EXERCISE OBJECTIVE: Rewrite all of the material below with "person's head" swapped for "human head" wherever it appears, changing nothing else, and leave the pictures out.
★ ★ ★
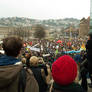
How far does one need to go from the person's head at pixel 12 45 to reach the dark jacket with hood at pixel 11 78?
0.11 metres

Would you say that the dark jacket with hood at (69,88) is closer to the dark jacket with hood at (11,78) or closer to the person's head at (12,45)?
the dark jacket with hood at (11,78)

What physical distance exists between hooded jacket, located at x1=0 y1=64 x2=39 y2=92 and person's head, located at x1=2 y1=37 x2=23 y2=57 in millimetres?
272

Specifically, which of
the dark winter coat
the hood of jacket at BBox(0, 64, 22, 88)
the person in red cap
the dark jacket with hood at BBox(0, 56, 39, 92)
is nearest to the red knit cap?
★ ★ ★
RESULT BELOW:
How far does one need to go from the human head at pixel 12 45 to reach the dark jacket with hood at pixel 11 78?
0.11 metres

Would you say that the dark jacket with hood at (69,88) is closer to the dark jacket with hood at (11,78) or closer to the human head at (12,45)?
the dark jacket with hood at (11,78)

What physical distance exists between hooded jacket, located at x1=0 y1=64 x2=39 y2=92 and human head, located at x1=2 y1=37 x2=23 y2=57 in millimetres?
272

Specifically, which of
the dark winter coat
the hood of jacket at BBox(0, 64, 22, 88)
the person in red cap
the dark jacket with hood at BBox(0, 56, 39, 92)
is nearest to the red knit cap?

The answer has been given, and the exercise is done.